■ **GIVEN EXERCISE**
Render every line of the listing below as a Markdown table with the columns Row and Line, numbering the rows in order and omitting blank lines.

■ **EXERCISE MATERIALS**
>> start

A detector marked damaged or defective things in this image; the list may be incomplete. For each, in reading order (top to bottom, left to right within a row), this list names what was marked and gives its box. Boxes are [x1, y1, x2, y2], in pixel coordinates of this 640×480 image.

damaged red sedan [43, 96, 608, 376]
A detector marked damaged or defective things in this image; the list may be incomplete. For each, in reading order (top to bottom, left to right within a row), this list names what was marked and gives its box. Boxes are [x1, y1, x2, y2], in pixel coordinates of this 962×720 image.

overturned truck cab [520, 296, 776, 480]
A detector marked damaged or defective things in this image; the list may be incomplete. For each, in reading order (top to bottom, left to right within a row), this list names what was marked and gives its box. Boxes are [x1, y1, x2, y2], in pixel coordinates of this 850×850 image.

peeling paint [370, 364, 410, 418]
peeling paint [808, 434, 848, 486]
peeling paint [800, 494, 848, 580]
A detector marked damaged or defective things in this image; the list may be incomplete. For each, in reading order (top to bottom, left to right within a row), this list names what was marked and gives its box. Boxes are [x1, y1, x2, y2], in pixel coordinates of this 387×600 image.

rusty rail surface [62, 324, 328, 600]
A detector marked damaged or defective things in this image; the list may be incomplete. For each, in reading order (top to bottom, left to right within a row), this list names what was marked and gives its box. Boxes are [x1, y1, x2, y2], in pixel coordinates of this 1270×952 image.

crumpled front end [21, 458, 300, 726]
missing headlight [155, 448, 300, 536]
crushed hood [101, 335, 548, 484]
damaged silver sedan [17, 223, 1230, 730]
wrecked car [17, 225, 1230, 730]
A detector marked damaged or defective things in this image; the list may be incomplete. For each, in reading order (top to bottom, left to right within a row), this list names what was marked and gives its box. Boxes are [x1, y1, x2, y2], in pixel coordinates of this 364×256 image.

>> end

■ **SOLUTION**
| Row | Line |
|---|---|
| 1 | A detector marked damaged or defective things in this image; the list may be incomplete. For each, in reading order (top to bottom, left to right within a row), this list names what was marked and gives its box. Boxes are [x1, y1, x2, y2], in pixel coordinates of this 640×480 image. |
| 2 | damaged red sedan [43, 96, 608, 376] |
| 3 | A detector marked damaged or defective things in this image; the list may be incomplete. For each, in reading order (top to bottom, left to right within a row), this list names what was marked and gives its box. Boxes are [x1, y1, x2, y2], in pixel coordinates of this 962×720 image. |
| 4 | overturned truck cab [520, 296, 776, 480] |
| 5 | A detector marked damaged or defective things in this image; the list may be incomplete. For each, in reading order (top to bottom, left to right within a row), this list names what was marked and gives its box. Boxes are [x1, y1, x2, y2], in pixel coordinates of this 850×850 image. |
| 6 | peeling paint [370, 364, 410, 418] |
| 7 | peeling paint [808, 434, 848, 486] |
| 8 | peeling paint [800, 494, 848, 580] |
| 9 | A detector marked damaged or defective things in this image; the list may be incomplete. For each, in reading order (top to bottom, left to right within a row), this list names what was marked and gives its box. Boxes are [x1, y1, x2, y2], in pixel coordinates of this 387×600 image. |
| 10 | rusty rail surface [62, 324, 328, 600] |
| 11 | A detector marked damaged or defective things in this image; the list may be incomplete. For each, in reading order (top to bottom, left to right within a row), this list names what was marked and gives its box. Boxes are [x1, y1, x2, y2], in pixel coordinates of this 1270×952 image. |
| 12 | crumpled front end [21, 458, 300, 726] |
| 13 | missing headlight [155, 448, 300, 536] |
| 14 | crushed hood [101, 335, 548, 484] |
| 15 | damaged silver sedan [17, 223, 1230, 730] |
| 16 | wrecked car [17, 225, 1230, 730] |
| 17 | A detector marked damaged or defective things in this image; the list may be incomplete. For each, in reading order (top to bottom, left to right within a row), this list names what was marked and gives its box. Boxes are [x1, y1, x2, y2], in pixel coordinates of this 364×256 image. |